= Prompt 1 =
From the PanDA Pilot site movers page, reproduce the passage that begins at the words "Introduction" and stops after the words "used by default.".
= Prompt 2 =
According to the PanDA Pilot site movers page, which PanDA Queue field holds the prioritized list of copytools for specific activities?
= Prompt 3 =
Continue the PanDA Pilot site movers page from the point where it stops.

= Reading passage =
※
Site Movers

Introduction

This document will describe the site movers used by the PanDA Pilot (Pilot 1.0 and 2.0).

General concept and workflow description:

1. The site movers use the DDMEndpoint as a main identifier to store output/log files and from which DDMEndpoints (actually from all local ddmendpoints that belong to the same ATLAS site resolved by suggested ddms from Job.ddmendpointIn)

2. A PanDA Queue (PQ) specifies in the shedconfig fields which copytools (e.g. xrdcp, rucio, lsm) are supported/enabled. It is possible to specify a prioritized list of copytools specific for stage-in (activity='pr'), stage-out (activity='pw') and stage-out-logs (activity='pl') (via PQ.acopytools field). If no specific copy tools has been assigned to a given activity (e.g. 'pr') then all supported copytools defined in PQ.copytools field will be used by default.

3. Each site mover implementation should provide the list of accepted protocol schemes that can be used by the site mover instance (e.g. the xrdcp site mover expects to operate with the root:// protocol)
※
= Data extract =
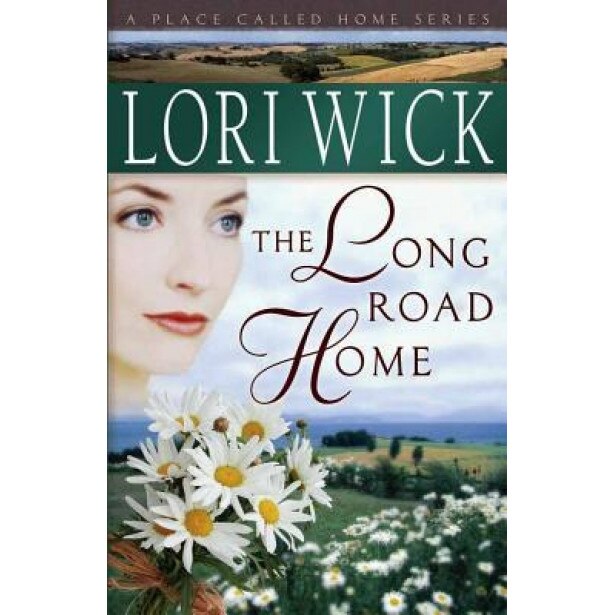 The Long Road Home, Lori Wick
※
= Expected output 1 =
Introduction

This document will describe the site movers used by the PanDA Pilot (Pilot 1.0 and 2.0).

General concept and workflow description:

1. The site movers use the DDMEndpoint as a main identifier to store output/log files and from which DDMEndpoints (actually from all local ddmendpoints that belong to the same ATLAS site resolved by suggested ddms from Job.ddmendpointIn)

2. A PanDA Queue (PQ) specifies in the shedconfig fields which copytools (e.g. xrdcp, rucio, lsm) are supported/enabled. It is possible to specify a prioritized list of copytools specific for stage-in (activity='pr'), stage-out (activity='pw') and stage-out-logs (activity='pl') (via PQ.acopytools field). If no specific copy tools has been assigned to a given activity (e.g. 'pr') then all supported copytools defined in PQ.copytools field will be used by default.

= Expected output 2 =
The PQ.acopytools field.

= Expected output 3 =
4. The top site mover manager (JobMover class) takes each file to be transferred, fetches all protocol settings from the DDM JSON export (specific for a given PanDA activity - e.g. activity='pw', if not set then fallback to normal DDM activity, e.g activity='r'), then iterates over the supported copytools and considers only accepted protocols (matched to copytool.schemes) for real transfers

5. If one copytool is not able to transfer file (for whatever reasons; e.g. code exception, broken site mover logic or resource/file is not accessible through given copytool/protocol) then the next available copytool will be used for transfer the file

6. The PQ specific protocols/copytools can be declared at the level of the PQ (PQ.aprotocols field) and will be used first (overwrites default settings from the DDM protocols)

7. For stage-in, the site mover considers input replicas resolved by Rucio (using list_replicas()). It is still possible to overwrite base protocol path using PQ.aprotocols settings. This flexibility can be used in case when Rucio contains wrong protocols definition (for example some xroot doors for today are wrongly defined in AGIS/Rucio) or what is more important to consider protocols by Pilot not even defined in Rucio (for example local dcap protocols) or for testing.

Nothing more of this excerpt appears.